WORK TO COMPLETE –
Pick out each line of the records in which the word "with" appears.

------ EXTRACTED RECORDS ------

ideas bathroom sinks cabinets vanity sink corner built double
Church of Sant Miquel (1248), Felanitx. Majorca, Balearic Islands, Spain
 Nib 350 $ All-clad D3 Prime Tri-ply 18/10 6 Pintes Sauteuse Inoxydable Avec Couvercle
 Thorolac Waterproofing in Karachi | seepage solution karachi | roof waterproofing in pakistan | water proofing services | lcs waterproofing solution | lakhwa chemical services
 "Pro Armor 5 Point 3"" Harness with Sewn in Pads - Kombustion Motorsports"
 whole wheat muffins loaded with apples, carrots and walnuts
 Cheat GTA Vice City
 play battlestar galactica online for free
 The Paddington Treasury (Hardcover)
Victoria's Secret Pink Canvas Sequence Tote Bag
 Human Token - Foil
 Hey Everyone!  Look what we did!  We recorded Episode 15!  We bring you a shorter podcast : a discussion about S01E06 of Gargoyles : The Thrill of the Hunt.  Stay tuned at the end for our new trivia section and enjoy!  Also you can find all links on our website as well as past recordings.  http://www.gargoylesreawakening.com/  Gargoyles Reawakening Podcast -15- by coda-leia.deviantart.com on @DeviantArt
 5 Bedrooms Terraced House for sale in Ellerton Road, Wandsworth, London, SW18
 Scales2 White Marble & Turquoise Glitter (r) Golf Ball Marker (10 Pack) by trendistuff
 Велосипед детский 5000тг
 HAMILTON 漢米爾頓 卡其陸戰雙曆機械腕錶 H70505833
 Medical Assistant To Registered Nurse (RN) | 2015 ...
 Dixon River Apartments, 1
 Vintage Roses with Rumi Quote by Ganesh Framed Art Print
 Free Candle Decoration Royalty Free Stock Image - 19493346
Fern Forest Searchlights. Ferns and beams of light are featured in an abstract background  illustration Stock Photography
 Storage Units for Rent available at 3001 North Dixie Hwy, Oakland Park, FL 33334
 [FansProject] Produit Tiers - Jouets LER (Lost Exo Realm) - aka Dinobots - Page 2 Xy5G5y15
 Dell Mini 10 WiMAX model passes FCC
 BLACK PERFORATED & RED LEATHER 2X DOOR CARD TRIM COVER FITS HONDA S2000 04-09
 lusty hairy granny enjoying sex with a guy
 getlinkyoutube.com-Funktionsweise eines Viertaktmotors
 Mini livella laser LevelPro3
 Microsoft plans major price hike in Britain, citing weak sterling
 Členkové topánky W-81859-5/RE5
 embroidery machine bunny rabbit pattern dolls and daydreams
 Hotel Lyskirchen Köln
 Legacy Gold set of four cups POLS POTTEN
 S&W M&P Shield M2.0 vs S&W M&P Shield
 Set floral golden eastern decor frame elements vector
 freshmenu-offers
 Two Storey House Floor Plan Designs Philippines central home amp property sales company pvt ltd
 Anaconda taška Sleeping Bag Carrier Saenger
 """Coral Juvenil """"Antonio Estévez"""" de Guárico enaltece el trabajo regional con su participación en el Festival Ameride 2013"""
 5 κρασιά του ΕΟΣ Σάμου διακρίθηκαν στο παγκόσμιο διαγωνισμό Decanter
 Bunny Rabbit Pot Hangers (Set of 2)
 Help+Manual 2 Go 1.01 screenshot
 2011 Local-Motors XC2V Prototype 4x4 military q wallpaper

------

OUTPUT FOR THIS TASK –
 "Pro Armor 5 Point 3"" Harness with Sewn in Pads - Kombustion Motorsports"
 whole wheat muffins loaded with apples, carrots and walnuts
 Vintage Roses with Rumi Quote by Ganesh Framed Art Print
 lusty hairy granny enjoying sex with a guy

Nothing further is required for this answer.